▸ **Stated exercise**: Write out every line of the material below as a numbered list, skipping blank lines and leaving out the pictures.

━━━ Exercise inputs

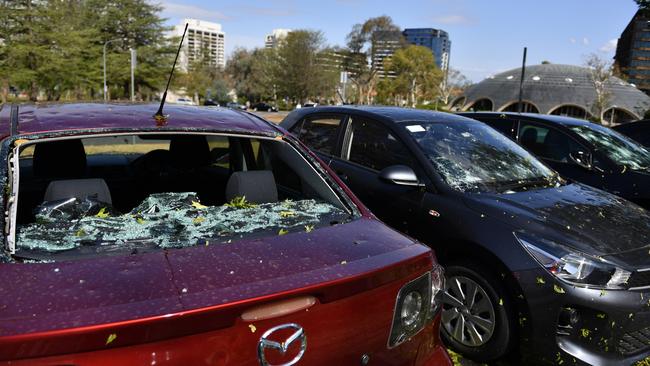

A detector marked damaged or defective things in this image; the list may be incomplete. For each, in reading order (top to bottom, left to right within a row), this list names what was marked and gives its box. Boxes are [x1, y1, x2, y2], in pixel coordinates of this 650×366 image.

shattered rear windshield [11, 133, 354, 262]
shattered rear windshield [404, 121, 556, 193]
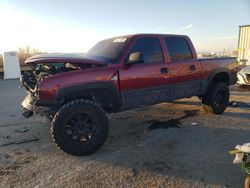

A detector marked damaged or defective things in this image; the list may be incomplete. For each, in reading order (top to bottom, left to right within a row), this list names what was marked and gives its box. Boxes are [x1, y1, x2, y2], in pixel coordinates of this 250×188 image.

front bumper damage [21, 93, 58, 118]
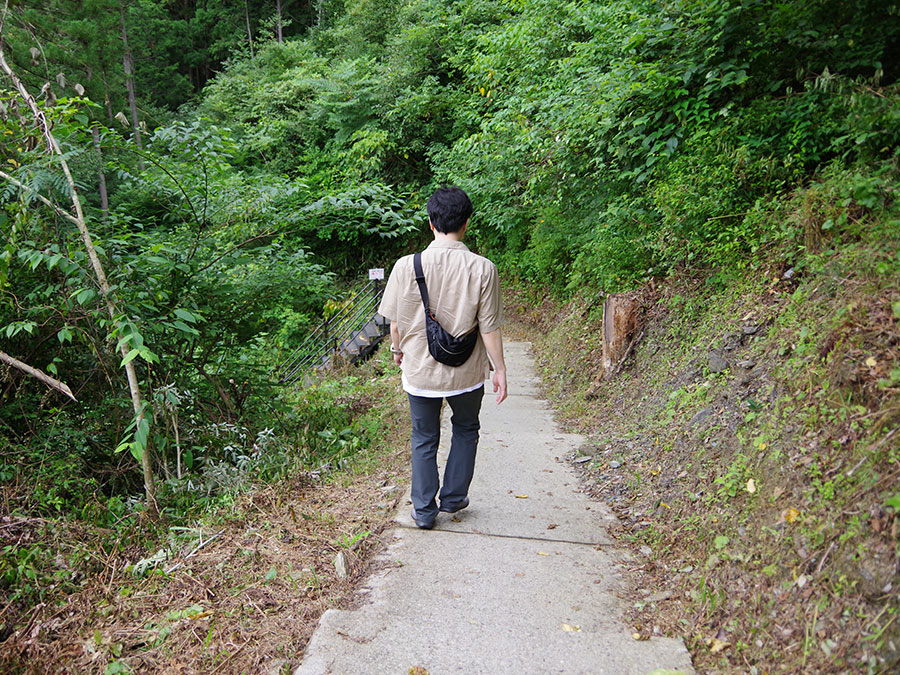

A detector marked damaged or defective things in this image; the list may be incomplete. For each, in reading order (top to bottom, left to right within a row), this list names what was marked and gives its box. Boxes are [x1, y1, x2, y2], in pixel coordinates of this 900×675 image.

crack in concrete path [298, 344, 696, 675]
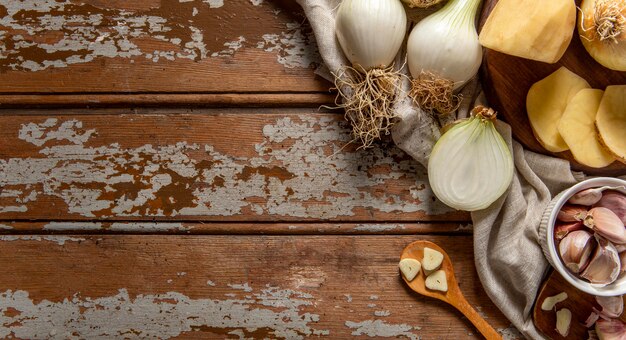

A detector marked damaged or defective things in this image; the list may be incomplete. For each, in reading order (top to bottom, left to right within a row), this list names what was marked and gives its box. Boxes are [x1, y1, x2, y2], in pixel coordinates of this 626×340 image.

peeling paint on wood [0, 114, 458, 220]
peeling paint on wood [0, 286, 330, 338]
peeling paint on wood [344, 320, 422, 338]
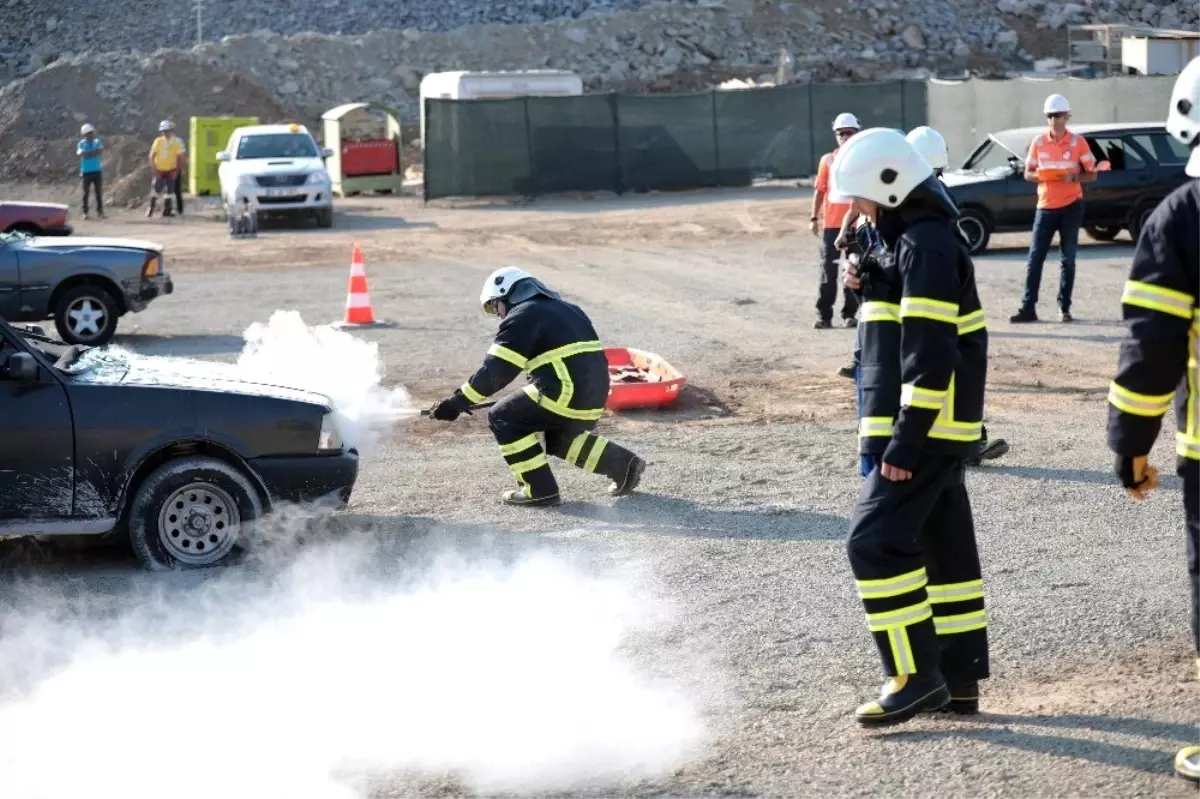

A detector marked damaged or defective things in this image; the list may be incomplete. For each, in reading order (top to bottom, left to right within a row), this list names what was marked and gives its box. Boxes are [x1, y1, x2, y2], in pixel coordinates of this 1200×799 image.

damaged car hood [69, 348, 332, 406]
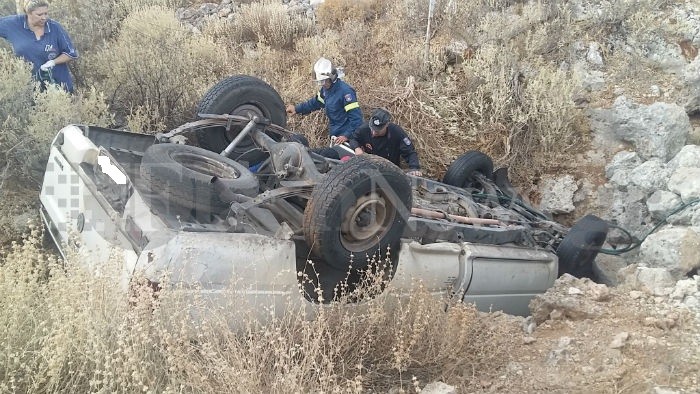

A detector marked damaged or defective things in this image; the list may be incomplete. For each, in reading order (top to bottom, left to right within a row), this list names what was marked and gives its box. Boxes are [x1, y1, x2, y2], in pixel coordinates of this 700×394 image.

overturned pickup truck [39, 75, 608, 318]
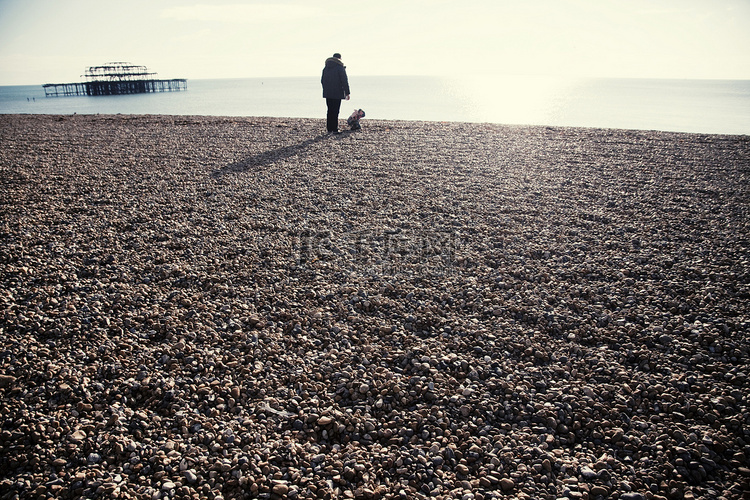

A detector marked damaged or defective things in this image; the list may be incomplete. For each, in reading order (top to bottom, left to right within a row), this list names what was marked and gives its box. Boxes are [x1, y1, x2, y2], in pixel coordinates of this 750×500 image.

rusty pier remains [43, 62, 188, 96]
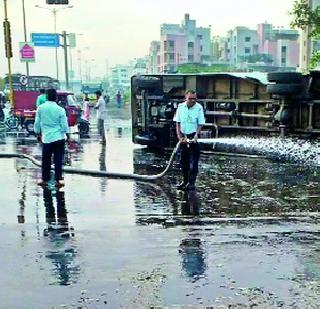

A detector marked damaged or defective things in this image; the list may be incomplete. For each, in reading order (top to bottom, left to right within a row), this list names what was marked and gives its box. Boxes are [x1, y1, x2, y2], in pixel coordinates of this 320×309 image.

━━━━━━

▸ **Answer to the problem**:
1. A detector marked damaged or defective things in this image; the list may be incomplete. For each, in reading order (top to bottom, left to right within a row), this list names what was marked and gives its box. Boxes are [x1, y1, x2, y2], in pixel coordinates of this 650×366 image.
2. shattered rear windshield [11, 133, 354, 262]
3. shattered rear windshield [404, 121, 556, 193]
4. A detector marked damaged or defective things in this image; the list may be incomplete. For each, in reading order (top to bottom, left to right within a row), this list names what was marked and gives its box. Boxes are [x1, y1, x2, y2], in pixel coordinates of this 250×188 image.
5. front bumper damage [21, 93, 58, 118]
6. A detector marked damaged or defective things in this image; the list may be incomplete. For each, in reading order (top to bottom, left to right within a row), this list names what was marked and gives its box. Boxes are [x1, y1, x2, y2], in pixel coordinates of this 900×675 image.
7. crack in concrete path [298, 344, 696, 675]
8. A detector marked damaged or defective things in this image; the list may be incomplete. For each, in reading order (top to bottom, left to right within a row), this list names what was marked and gives its box. Boxes are [x1, y1, x2, y2], in pixel coordinates of this 626×340 image.
9. peeling paint on wood [0, 114, 458, 220]
10. peeling paint on wood [0, 286, 330, 338]
11. peeling paint on wood [344, 320, 422, 338]
12. A detector marked damaged or defective things in this image; the list may be incomplete. For each, in reading order (top to bottom, left to right within a row), this list names what was marked and gives its box. Boxes are [x1, y1, x2, y2], in pixel coordinates of this 1200×799 image.
13. damaged car hood [69, 348, 332, 406]
14. A detector marked damaged or defective things in this image; the list may be incomplete. For each, in reading order (top to bottom, left to right within a row), this list names what was marked and gives its box. Boxes are [x1, y1, x2, y2], in pixel coordinates of this 700×394 image.
15. overturned pickup truck [39, 75, 608, 318]
16. A detector marked damaged or defective things in this image; the list may be incomplete. For each, in reading order (top to bottom, left to right within a row), this list names what was marked and gives its box. Boxes are [x1, y1, x2, y2], in pixel coordinates of this 750×500 image.
17. rusty pier remains [43, 62, 188, 96]
18. A detector marked damaged or defective things in this image; the list may be incomplete. For each, in reading order (top to bottom, left to right within a row), this list names what was marked and gives its box. Boxes are [x1, y1, x2, y2], in pixel coordinates of this 320×309 image.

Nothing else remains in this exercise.